Como vimos, modelar a componente ambiente separadamente é meramente uma conveniência computacional para modelar a reflexão indireta. Para as demais componentes, não parece natural ligar ou desligar a capacidade de uma fonte de luz de gerar reflexão difusa e especular. O modelo apenas captura propriedades da superfície de um objeto, não as propriedades da luz, que determinam se a luz é refletida de forma difusa ou especular. Mas, novamente, isso é apenas um modelo computacional. As intensidades difusa e especular de uma fonte de luz são geralmente iguais entre si.

A cor de um objeto determina quanto de uma determinada intensidade é refletida. Podemos denotar a cor de um objeto por uma tripla \(C = (Cr , Cg , Cb )\).
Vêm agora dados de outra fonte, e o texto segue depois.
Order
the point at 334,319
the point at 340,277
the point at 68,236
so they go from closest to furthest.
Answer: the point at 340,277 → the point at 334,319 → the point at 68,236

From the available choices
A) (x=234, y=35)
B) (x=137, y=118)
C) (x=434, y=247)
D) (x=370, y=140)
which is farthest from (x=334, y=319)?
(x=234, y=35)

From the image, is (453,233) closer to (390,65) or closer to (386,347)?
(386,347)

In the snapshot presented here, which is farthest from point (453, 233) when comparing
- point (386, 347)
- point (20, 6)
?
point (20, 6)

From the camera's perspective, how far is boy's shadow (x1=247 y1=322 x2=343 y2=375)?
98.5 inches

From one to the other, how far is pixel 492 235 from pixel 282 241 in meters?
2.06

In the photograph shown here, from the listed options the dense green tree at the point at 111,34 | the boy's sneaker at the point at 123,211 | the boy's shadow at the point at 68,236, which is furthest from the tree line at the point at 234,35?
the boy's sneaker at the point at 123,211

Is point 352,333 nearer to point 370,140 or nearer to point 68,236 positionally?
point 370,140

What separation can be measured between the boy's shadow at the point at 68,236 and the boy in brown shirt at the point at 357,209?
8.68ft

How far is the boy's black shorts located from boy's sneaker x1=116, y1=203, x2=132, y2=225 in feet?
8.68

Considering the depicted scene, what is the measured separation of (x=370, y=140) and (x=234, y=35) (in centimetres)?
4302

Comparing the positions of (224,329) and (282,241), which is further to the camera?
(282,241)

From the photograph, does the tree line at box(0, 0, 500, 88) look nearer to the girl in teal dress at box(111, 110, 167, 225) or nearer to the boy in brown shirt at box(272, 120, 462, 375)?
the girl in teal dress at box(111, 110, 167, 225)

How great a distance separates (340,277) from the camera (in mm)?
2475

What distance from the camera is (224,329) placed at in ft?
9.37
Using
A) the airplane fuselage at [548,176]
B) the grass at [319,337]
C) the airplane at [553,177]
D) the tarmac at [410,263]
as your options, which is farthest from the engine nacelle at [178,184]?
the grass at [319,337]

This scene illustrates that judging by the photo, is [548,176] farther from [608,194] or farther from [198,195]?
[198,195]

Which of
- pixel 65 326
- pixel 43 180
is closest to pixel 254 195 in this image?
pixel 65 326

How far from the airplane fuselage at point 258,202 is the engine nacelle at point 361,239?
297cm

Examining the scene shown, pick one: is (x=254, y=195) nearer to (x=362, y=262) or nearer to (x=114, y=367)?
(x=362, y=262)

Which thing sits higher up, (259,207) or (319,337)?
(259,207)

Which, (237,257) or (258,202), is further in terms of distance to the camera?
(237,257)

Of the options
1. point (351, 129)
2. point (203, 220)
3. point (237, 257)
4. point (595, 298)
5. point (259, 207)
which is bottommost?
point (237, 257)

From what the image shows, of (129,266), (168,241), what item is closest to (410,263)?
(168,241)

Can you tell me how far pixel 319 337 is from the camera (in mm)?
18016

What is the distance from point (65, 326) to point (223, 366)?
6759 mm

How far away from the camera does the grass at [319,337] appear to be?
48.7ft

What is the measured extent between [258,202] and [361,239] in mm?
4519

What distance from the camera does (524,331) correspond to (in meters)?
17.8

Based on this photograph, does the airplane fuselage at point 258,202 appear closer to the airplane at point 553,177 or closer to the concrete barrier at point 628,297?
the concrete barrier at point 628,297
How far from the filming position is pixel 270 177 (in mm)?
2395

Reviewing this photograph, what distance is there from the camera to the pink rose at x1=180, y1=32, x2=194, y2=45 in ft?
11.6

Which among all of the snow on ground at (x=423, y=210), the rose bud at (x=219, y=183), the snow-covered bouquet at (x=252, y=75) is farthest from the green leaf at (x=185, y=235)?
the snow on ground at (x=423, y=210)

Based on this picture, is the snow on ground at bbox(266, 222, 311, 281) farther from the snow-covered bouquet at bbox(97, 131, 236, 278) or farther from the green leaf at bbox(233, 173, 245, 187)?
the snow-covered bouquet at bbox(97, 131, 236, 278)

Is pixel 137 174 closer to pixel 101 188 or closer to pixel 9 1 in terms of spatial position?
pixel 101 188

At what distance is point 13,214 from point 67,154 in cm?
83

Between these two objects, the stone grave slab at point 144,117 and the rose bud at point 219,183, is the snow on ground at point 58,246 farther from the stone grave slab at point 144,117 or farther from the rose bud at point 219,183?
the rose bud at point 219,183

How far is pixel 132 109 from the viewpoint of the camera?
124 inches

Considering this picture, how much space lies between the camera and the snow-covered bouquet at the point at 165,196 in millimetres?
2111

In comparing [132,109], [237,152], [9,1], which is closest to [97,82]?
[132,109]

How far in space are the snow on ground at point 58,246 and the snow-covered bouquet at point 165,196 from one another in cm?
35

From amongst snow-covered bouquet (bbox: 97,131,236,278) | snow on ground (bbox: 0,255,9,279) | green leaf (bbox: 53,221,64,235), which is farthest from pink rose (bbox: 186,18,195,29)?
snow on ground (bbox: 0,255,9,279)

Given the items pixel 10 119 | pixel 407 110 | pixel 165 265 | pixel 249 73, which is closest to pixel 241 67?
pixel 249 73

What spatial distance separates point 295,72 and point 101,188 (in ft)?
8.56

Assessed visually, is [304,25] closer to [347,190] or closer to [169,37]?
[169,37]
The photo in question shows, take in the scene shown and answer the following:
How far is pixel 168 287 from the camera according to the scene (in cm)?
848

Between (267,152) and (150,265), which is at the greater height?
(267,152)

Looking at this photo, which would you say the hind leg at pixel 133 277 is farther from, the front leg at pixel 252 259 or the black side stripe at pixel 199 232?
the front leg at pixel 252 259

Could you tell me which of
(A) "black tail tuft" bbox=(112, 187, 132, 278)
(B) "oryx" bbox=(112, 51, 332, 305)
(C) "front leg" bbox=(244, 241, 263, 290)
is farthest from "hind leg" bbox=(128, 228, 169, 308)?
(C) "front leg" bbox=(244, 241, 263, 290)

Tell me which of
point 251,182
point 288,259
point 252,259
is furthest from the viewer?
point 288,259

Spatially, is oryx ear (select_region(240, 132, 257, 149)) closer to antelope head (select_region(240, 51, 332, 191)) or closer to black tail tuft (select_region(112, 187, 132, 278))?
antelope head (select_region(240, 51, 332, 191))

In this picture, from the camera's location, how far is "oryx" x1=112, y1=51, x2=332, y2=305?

Vamos assumir que esses valores são normalizados para o intervalo [0, 1]. Assim, podemos pensar em \(Cr\) como a fração de luz vermelha que é refletida por um objeto. Assim, se \(Cr = 0\), então nenhuma luz vermelha é refletida. Quando a luz de intensidade \(L\) atinge um objeto de cor \(C\), a quantidade de luz refletida é dada pelo produto componente dos vetores \(L\) e \(C\). Vamos definir \(L \otimes C\) como este produto, ou seja,

\(L \otimes C =(LrCr, LgCg, LbCb)\).

Por exemplo, para um objeto avermelhado com cor \(C\) = (0.25, 0, 0), quando iluminado por uma luz branca \(L\) = (2, 2, 2) então a reflexão é \(L \otimes C\) = (0.5, 0, 0) que corresponde a um tom de vermelho escuro. No entanto, se a luz for azul \(L\) = (0, 0, 1), então \(L \otimes C\) = (0, 0, 0) e, portanto, o objeto aparece como preto.

Para usar o modelo em seus programas, ao invés de especificar uma única cor por objeto, você deve especificar a quantidade de reflexão para cada tipo de iluminação: \(Ca\), \(Cd\) e \(Cs\). Cada uma dessas cores é um vetor RGB (ou RGBA). Isso pode parecer um pouco genérico demais pois, por exemplo, permite especificar que um objeto pode refletir apenas luz ambiente vermelha e apenas luz difusa azul. Novamente, não parece haver uma explicação física para isso. No entanto, observe que é comum que a cor especular (já que ela é causada pela fonte de luz) geralmente é feita da mesma cor da fonte de luz, não do objeto.

16.7. Onde estamos e para onde vamos?

Nessa aula, descrevemos alguns conceitos sobre luz e sombreamento para estabelecer as bases do Modelo de Reflexão de Phong. Apesar de simples, pois também segue um modelo de iluminação local, esse modelo permite a renderização eficiente de imagens tridimensionais com maior realismo.

Na próxima aula, veremos como o modelo Phong é usado para calcular as cores de cada pixel.